● THE PROBLEM
Reproduce every one of the items below word for word, line by line, with nothing changed.

★ ★ ★ ★ ★

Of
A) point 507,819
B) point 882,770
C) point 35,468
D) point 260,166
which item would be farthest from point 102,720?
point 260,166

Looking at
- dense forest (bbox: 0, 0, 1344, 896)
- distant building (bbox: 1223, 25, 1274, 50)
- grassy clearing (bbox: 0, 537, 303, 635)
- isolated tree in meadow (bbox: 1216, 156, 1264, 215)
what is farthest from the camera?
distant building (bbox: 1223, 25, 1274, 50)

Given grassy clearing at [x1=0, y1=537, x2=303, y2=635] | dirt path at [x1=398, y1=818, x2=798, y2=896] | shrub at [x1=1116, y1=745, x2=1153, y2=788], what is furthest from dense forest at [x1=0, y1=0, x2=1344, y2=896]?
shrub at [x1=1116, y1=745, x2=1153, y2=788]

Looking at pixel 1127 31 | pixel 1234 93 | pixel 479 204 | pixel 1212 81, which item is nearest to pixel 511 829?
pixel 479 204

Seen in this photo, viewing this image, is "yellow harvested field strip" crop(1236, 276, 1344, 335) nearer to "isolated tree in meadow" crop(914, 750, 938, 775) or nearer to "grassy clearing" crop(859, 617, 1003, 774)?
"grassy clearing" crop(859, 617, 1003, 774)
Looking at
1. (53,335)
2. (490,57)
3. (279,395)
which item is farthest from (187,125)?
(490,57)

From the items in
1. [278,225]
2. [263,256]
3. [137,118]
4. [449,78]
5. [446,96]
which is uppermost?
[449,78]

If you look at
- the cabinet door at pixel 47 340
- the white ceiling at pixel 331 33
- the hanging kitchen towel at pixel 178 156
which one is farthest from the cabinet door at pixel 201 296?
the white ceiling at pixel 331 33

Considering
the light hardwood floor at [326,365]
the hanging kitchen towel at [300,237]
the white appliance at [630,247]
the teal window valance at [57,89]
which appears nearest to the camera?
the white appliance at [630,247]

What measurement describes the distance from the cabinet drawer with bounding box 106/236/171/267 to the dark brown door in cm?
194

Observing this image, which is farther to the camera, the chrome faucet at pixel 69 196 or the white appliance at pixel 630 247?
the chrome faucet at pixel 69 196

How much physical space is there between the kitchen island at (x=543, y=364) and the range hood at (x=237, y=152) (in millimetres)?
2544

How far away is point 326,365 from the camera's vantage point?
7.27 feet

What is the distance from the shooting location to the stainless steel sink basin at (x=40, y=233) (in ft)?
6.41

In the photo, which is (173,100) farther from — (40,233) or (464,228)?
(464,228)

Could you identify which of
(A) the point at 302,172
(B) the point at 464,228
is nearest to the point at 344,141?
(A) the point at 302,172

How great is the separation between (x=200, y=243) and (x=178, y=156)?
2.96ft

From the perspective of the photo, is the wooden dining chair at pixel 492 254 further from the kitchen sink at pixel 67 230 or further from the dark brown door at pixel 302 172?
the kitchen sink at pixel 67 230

★ ★ ★ ★ ★

● FINISHED EXERCISE
Of
A) point 507,819
B) point 882,770
C) point 35,468
D) point 260,166
which item would be farthest from point 102,720?
point 260,166

Looking at
- dense forest (bbox: 0, 0, 1344, 896)
- distant building (bbox: 1223, 25, 1274, 50)
- grassy clearing (bbox: 0, 537, 303, 635)
- isolated tree in meadow (bbox: 1216, 156, 1264, 215)
what is farthest from the camera?
distant building (bbox: 1223, 25, 1274, 50)

Given grassy clearing at [x1=0, y1=537, x2=303, y2=635] | dirt path at [x1=398, y1=818, x2=798, y2=896] | shrub at [x1=1116, y1=745, x2=1153, y2=788], what is furthest from dense forest at [x1=0, y1=0, x2=1344, y2=896]?
shrub at [x1=1116, y1=745, x2=1153, y2=788]

Looking at pixel 1127 31 | pixel 1234 93 | pixel 479 204 | pixel 1212 81, which item is nearest to pixel 511 829?
pixel 479 204

Seen in this photo, viewing this image, is "yellow harvested field strip" crop(1236, 276, 1344, 335) nearer to "isolated tree in meadow" crop(914, 750, 938, 775) or nearer to "grassy clearing" crop(859, 617, 1003, 774)?
"grassy clearing" crop(859, 617, 1003, 774)
Looking at
1. (53,335)
2. (490,57)
3. (279,395)
which item is farthest from (187,125)?
(490,57)

From the items in
1. [278,225]
2. [263,256]
3. [137,118]
4. [449,78]
5. [446,96]
which is uppermost?
[449,78]

If you look at
- the cabinet door at pixel 47 340
- the white ceiling at pixel 331 33
- the hanging kitchen towel at pixel 178 156
which one is farthest from the cabinet door at pixel 201 296?
the white ceiling at pixel 331 33

Considering
the light hardwood floor at [326,365]
the hanging kitchen towel at [300,237]
the white appliance at [630,247]
the teal window valance at [57,89]
which appears nearest to the camera?
the white appliance at [630,247]

What measurement describes the distance from the cabinet drawer with bounding box 106/236/171/267 to the dark brown door in cm?
194

Observing this image, which is farther to the camera, the chrome faucet at pixel 69 196 or the white appliance at pixel 630 247?
the chrome faucet at pixel 69 196

How much physical space is there between the kitchen island at (x=543, y=364) and the range hood at (x=237, y=152) (in millimetres)?
2544

How far away is point 326,365 from the camera's vantage point?
7.27 feet

What is the distance from the shooting location to the stainless steel sink basin at (x=40, y=233) (in ft)?
6.41

In the photo, which is (173,100) farther from — (40,233) or (464,228)?
(464,228)

Could you identify which of
(A) the point at 302,172
(B) the point at 464,228
is nearest to the point at 344,141?
(A) the point at 302,172

How great is the separation between (x=200, y=243) and (x=178, y=156)?
2.96ft

From the perspective of the photo, is the wooden dining chair at pixel 492 254 further from the kitchen sink at pixel 67 230 or further from the dark brown door at pixel 302 172?
the kitchen sink at pixel 67 230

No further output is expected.